SELECTED TEXT:
>>>
Single-cell profiling identifies a CD8bright CD244bright Natural Killer cell subset that reflects disease activity in HLA-A29-positive birdshot chorioretinopathy.
Nath, P. R.; Maclean, M.; Nagarajan, V.; Lee, J. W.; Yakin, M.; Kumar, A.; Nadali, H.; Schmidt, B.; Kaya, K. D.; Kodati, S.; Young, A.; Caspi, R.; Kuiper, J. J. W.; Sen, H. N.
Show abstract
Birdshot chorioretinopathy uveitis (BCR-UV) is strongly associated with HLA-A29 which implicates MHC-I pathway mediated perturbation of natural killer (NK) cells as a potential disease mechanism. We profiled blood NK cells at single-cell resolution in a cohort of patients and healthy controls and investigated the links between NK cell subpopulations and disease activity. Flow cytometry analysis of major immune cell lineages revealed substantial expansion of the CD56dim CD16+ NK cells in BCR-UV compared to healthy controls and to other types of non-infectious uveitis. Ex vivo restimulation showed that NK cells from BCR-UV patients exhibit increased secretion of TNF-alpha, a cytokine considered central to the pathogenesis of BCR-UV. Unbiased transcriptomic characterization at single-cell resolution established that the expanded CD16+ (i.e., FCGR3A+) NK cells also co-express high levels of CD8A and CD244, indicating expansion of a subset of CD56dim CD16+ CD8+ NK cells in patients. Confirmation of these results by high-dimensional flow cytometry further showed that the BCR-UV-associated CD8bright CD244bright NK cells displayed activation receptors including CD314 (NKG2D), and cytotoxicity receptor CD337 (NKp30). Finally, longitudinal monitoring of patients showed that clinical remission after systemic immunomodulatory treatment correlated with a significant decrease in CD8bright CD244bright NK cells. In conclusion, there is an expansion of CD8bright CD244bright NK cells during active disease in BCR-UV patients which decrease upon successful systemic immunomodulatory treatment, suggesting that CD8bright/CD244bright NK cells may be a pro-inflammatory NK subset involved in the underlying disease mechanism.
<<<
PROMPT 1:
According to the abstract, which cytokine did NK cells from BCR-UV patients secrete in greater amounts after ex vivo restimulation?
PROMPT 2:
State whether each statement agrees with the abstract. Answer yes or no, and quote the words that decide it.
(a) Flow cytometry showed an expansion of CD56dim CD16+ NK cells in BCR-UV relative to healthy controls.
(b) Clinical remission after systemic immunomodulatory treatment correlated with an increase in CD8bright CD244bright NK cells.
(c) The BCR-UV-associated CD8bright CD244bright NK cells displayed the cytotoxicity receptor CD337 (NKp30).
PROMPT 3:
Rewrite a passage of the abstract, changing "subset" to "population". Begin at the words that have "Single-cell profiling identifies" and stop after "HLA-A29-positive birdshot chorioretinopathy.".
The material after this point is separate from the abstract.

INFORMATION SHOWN:
>>>
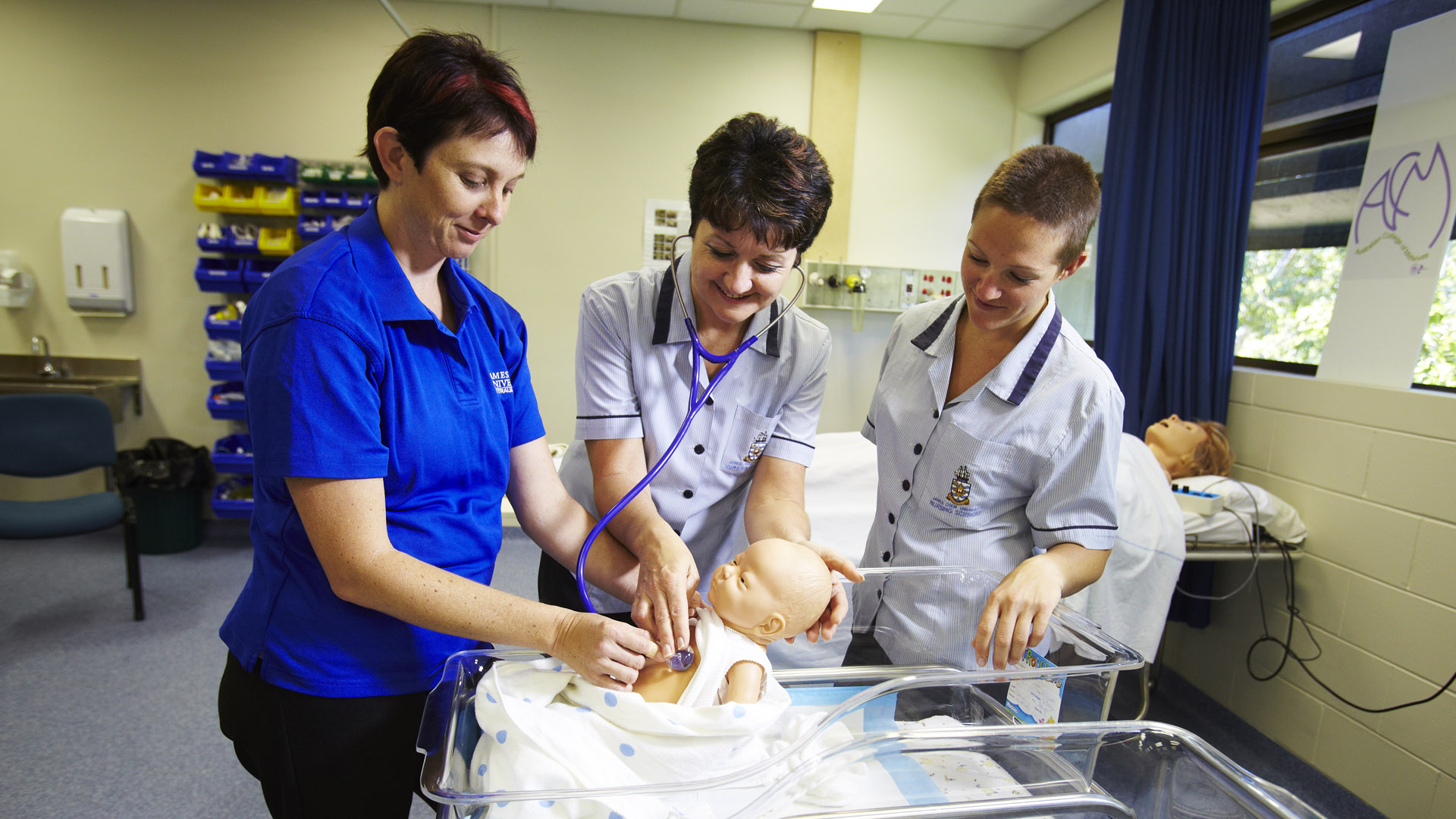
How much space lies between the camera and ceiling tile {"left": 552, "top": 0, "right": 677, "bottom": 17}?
421 centimetres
<<<
EXERCISE ANSWER 1:
TNF-alpha.

EXERCISE ANSWER 2:
(a) Yes: "revealed substantial expansion of the CD56dim CD16+ NK cells in BCR-UV compared to healthy controls"
(b) No: "correlated with a significant decrease in CD8bright CD244bright NK cells"
(c) Yes: "cytotoxicity receptor CD337 (NKp30)"

EXERCISE ANSWER 3:
Single-cell profiling identifies a CD8bright CD244bright Natural Killer cell population that reflects disease activity in HLA-A29-positive birdshot chorioretinopathy.